Object 53: A History of Charterhouse in 100 Objects
Neil MacGregor’s History of the World in 100 Objects, based on artefacts in the British Museum and broadcast on BBC Radio 4 as a series of 15 minute talks, captured the imagination of many people. The History of Charterhouse in 100 Objects is based on a similar concept, exploring the artefacts remaining in our Museum store. Object 53 has now been added to the series by OC Jamie Day (G14).
This item is an Attic black-figure style kylix, a type of drinking bowl or wine cup. It was produced sometime in the late 6th Century BC by an unidentified Greek potter. It consists of a broad, shallow dish raised on a short stem that flares out into a wide flat foot. The interior of the bowl is known as the tondo; short handles protrude either side of it for lifting.
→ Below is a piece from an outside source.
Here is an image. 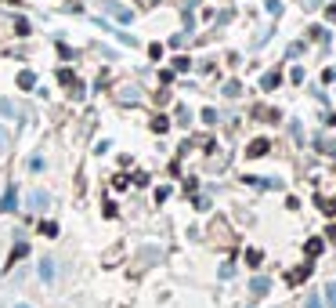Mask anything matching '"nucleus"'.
<instances>
[{"mask_svg": "<svg viewBox=\"0 0 336 308\" xmlns=\"http://www.w3.org/2000/svg\"><path fill=\"white\" fill-rule=\"evenodd\" d=\"M318 207H322V214H329V218L336 214V200H318Z\"/></svg>", "mask_w": 336, "mask_h": 308, "instance_id": "nucleus-17", "label": "nucleus"}, {"mask_svg": "<svg viewBox=\"0 0 336 308\" xmlns=\"http://www.w3.org/2000/svg\"><path fill=\"white\" fill-rule=\"evenodd\" d=\"M148 4H159V0H148Z\"/></svg>", "mask_w": 336, "mask_h": 308, "instance_id": "nucleus-25", "label": "nucleus"}, {"mask_svg": "<svg viewBox=\"0 0 336 308\" xmlns=\"http://www.w3.org/2000/svg\"><path fill=\"white\" fill-rule=\"evenodd\" d=\"M304 250H307V257H315V254H322V240H307V247H304Z\"/></svg>", "mask_w": 336, "mask_h": 308, "instance_id": "nucleus-16", "label": "nucleus"}, {"mask_svg": "<svg viewBox=\"0 0 336 308\" xmlns=\"http://www.w3.org/2000/svg\"><path fill=\"white\" fill-rule=\"evenodd\" d=\"M264 8H268V15H282V4H278V0H264Z\"/></svg>", "mask_w": 336, "mask_h": 308, "instance_id": "nucleus-19", "label": "nucleus"}, {"mask_svg": "<svg viewBox=\"0 0 336 308\" xmlns=\"http://www.w3.org/2000/svg\"><path fill=\"white\" fill-rule=\"evenodd\" d=\"M188 65H192V62H188V58H174V69H177V73H185V69H188Z\"/></svg>", "mask_w": 336, "mask_h": 308, "instance_id": "nucleus-21", "label": "nucleus"}, {"mask_svg": "<svg viewBox=\"0 0 336 308\" xmlns=\"http://www.w3.org/2000/svg\"><path fill=\"white\" fill-rule=\"evenodd\" d=\"M15 203H18V188L15 185H8V192H4V196H0V210H15Z\"/></svg>", "mask_w": 336, "mask_h": 308, "instance_id": "nucleus-4", "label": "nucleus"}, {"mask_svg": "<svg viewBox=\"0 0 336 308\" xmlns=\"http://www.w3.org/2000/svg\"><path fill=\"white\" fill-rule=\"evenodd\" d=\"M249 290H253V294H268V290H271V279H268V276H253Z\"/></svg>", "mask_w": 336, "mask_h": 308, "instance_id": "nucleus-9", "label": "nucleus"}, {"mask_svg": "<svg viewBox=\"0 0 336 308\" xmlns=\"http://www.w3.org/2000/svg\"><path fill=\"white\" fill-rule=\"evenodd\" d=\"M47 203H51V196H47L44 188H33V192H29V210H44Z\"/></svg>", "mask_w": 336, "mask_h": 308, "instance_id": "nucleus-3", "label": "nucleus"}, {"mask_svg": "<svg viewBox=\"0 0 336 308\" xmlns=\"http://www.w3.org/2000/svg\"><path fill=\"white\" fill-rule=\"evenodd\" d=\"M40 232H44V236H58V225L55 221H44V225H40Z\"/></svg>", "mask_w": 336, "mask_h": 308, "instance_id": "nucleus-18", "label": "nucleus"}, {"mask_svg": "<svg viewBox=\"0 0 336 308\" xmlns=\"http://www.w3.org/2000/svg\"><path fill=\"white\" fill-rule=\"evenodd\" d=\"M325 304L336 308V283H325Z\"/></svg>", "mask_w": 336, "mask_h": 308, "instance_id": "nucleus-14", "label": "nucleus"}, {"mask_svg": "<svg viewBox=\"0 0 336 308\" xmlns=\"http://www.w3.org/2000/svg\"><path fill=\"white\" fill-rule=\"evenodd\" d=\"M0 116L18 120V105H15V102H8V98H0Z\"/></svg>", "mask_w": 336, "mask_h": 308, "instance_id": "nucleus-8", "label": "nucleus"}, {"mask_svg": "<svg viewBox=\"0 0 336 308\" xmlns=\"http://www.w3.org/2000/svg\"><path fill=\"white\" fill-rule=\"evenodd\" d=\"M4 145H8V138H4V131H0V149H4Z\"/></svg>", "mask_w": 336, "mask_h": 308, "instance_id": "nucleus-23", "label": "nucleus"}, {"mask_svg": "<svg viewBox=\"0 0 336 308\" xmlns=\"http://www.w3.org/2000/svg\"><path fill=\"white\" fill-rule=\"evenodd\" d=\"M166 127H170V120H166V116H156V120H152V131H156V134H163Z\"/></svg>", "mask_w": 336, "mask_h": 308, "instance_id": "nucleus-15", "label": "nucleus"}, {"mask_svg": "<svg viewBox=\"0 0 336 308\" xmlns=\"http://www.w3.org/2000/svg\"><path fill=\"white\" fill-rule=\"evenodd\" d=\"M307 276H311V265H300V268H297V272H289L286 279H289V287H300V283H304Z\"/></svg>", "mask_w": 336, "mask_h": 308, "instance_id": "nucleus-5", "label": "nucleus"}, {"mask_svg": "<svg viewBox=\"0 0 336 308\" xmlns=\"http://www.w3.org/2000/svg\"><path fill=\"white\" fill-rule=\"evenodd\" d=\"M18 87H22V91H33V87H36V76H33L29 69H25V73H18Z\"/></svg>", "mask_w": 336, "mask_h": 308, "instance_id": "nucleus-12", "label": "nucleus"}, {"mask_svg": "<svg viewBox=\"0 0 336 308\" xmlns=\"http://www.w3.org/2000/svg\"><path fill=\"white\" fill-rule=\"evenodd\" d=\"M278 84H282V76H278V73H264V80H261V87H264V91H275Z\"/></svg>", "mask_w": 336, "mask_h": 308, "instance_id": "nucleus-13", "label": "nucleus"}, {"mask_svg": "<svg viewBox=\"0 0 336 308\" xmlns=\"http://www.w3.org/2000/svg\"><path fill=\"white\" fill-rule=\"evenodd\" d=\"M268 152H271V141H268V138H257V141H249L246 156H249V160H261V156H268Z\"/></svg>", "mask_w": 336, "mask_h": 308, "instance_id": "nucleus-2", "label": "nucleus"}, {"mask_svg": "<svg viewBox=\"0 0 336 308\" xmlns=\"http://www.w3.org/2000/svg\"><path fill=\"white\" fill-rule=\"evenodd\" d=\"M261 261H264V254H261L257 247H249V250H246V265H249V268H261Z\"/></svg>", "mask_w": 336, "mask_h": 308, "instance_id": "nucleus-11", "label": "nucleus"}, {"mask_svg": "<svg viewBox=\"0 0 336 308\" xmlns=\"http://www.w3.org/2000/svg\"><path fill=\"white\" fill-rule=\"evenodd\" d=\"M105 11L116 15V22H123V26L134 22V11H131V8H123V4H116V0H105Z\"/></svg>", "mask_w": 336, "mask_h": 308, "instance_id": "nucleus-1", "label": "nucleus"}, {"mask_svg": "<svg viewBox=\"0 0 336 308\" xmlns=\"http://www.w3.org/2000/svg\"><path fill=\"white\" fill-rule=\"evenodd\" d=\"M224 94H228V98H235V94H239V84H235V80H231V84H224Z\"/></svg>", "mask_w": 336, "mask_h": 308, "instance_id": "nucleus-22", "label": "nucleus"}, {"mask_svg": "<svg viewBox=\"0 0 336 308\" xmlns=\"http://www.w3.org/2000/svg\"><path fill=\"white\" fill-rule=\"evenodd\" d=\"M15 308H29V304H15Z\"/></svg>", "mask_w": 336, "mask_h": 308, "instance_id": "nucleus-24", "label": "nucleus"}, {"mask_svg": "<svg viewBox=\"0 0 336 308\" xmlns=\"http://www.w3.org/2000/svg\"><path fill=\"white\" fill-rule=\"evenodd\" d=\"M304 308H325V301L315 294V297H307V301H304Z\"/></svg>", "mask_w": 336, "mask_h": 308, "instance_id": "nucleus-20", "label": "nucleus"}, {"mask_svg": "<svg viewBox=\"0 0 336 308\" xmlns=\"http://www.w3.org/2000/svg\"><path fill=\"white\" fill-rule=\"evenodd\" d=\"M58 84H65V87H76V91H80V84H76V73H72V69H58Z\"/></svg>", "mask_w": 336, "mask_h": 308, "instance_id": "nucleus-10", "label": "nucleus"}, {"mask_svg": "<svg viewBox=\"0 0 336 308\" xmlns=\"http://www.w3.org/2000/svg\"><path fill=\"white\" fill-rule=\"evenodd\" d=\"M40 279H44V283H55V261H51V257L40 261Z\"/></svg>", "mask_w": 336, "mask_h": 308, "instance_id": "nucleus-7", "label": "nucleus"}, {"mask_svg": "<svg viewBox=\"0 0 336 308\" xmlns=\"http://www.w3.org/2000/svg\"><path fill=\"white\" fill-rule=\"evenodd\" d=\"M25 254H29V243H25V240H18V243H15V247H11V257H8V268H11V265H15V261H22V257H25Z\"/></svg>", "mask_w": 336, "mask_h": 308, "instance_id": "nucleus-6", "label": "nucleus"}]
</instances>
It is generally believed that kylixes such as this were reserved for use by wealthy Athenian aristocrats during a symposium. The symposium was an important aspect of Hellenic social life, where men would gather to eat, drink, and discuss various topics such as philosophy and current events. The Kylix would be filled with wine, the strength of which would have been decided by the individual presiding over the symposium, known as the symposiarch. The Greeks thought that drinking unfiltered wine was barbaric, and that it could even cause madness, as this quotation from Herodotus demonstrates:
The Argives say that Cleomenes lost his senses, and died so miserably, on account of these doings. But his own countrymen declare that his madness proceeded not from any supernatural cause whatever, but only from the habit of drinking wine unmixed with water. (Herodotus 6.84)
The most noteworthy characteristic of this particular kylix is the pair of prominent eyes located on either side of the bowl. When the cup was lifted and tilted the bowl would have covered the drinker’s face like a mask. The two eyes, combined with the handles acting as ears, form a human face. You can even see that the painter has included a nose! There is disagreement amongst scholars over whether these eyes were meant to have an apotropaic function, or if they were just features of the cup’s role as a mask. Either way, their wide and watchful nature would have kept guard over the drinker, even when their own vision became impaired through alcohol as the revelling progressed!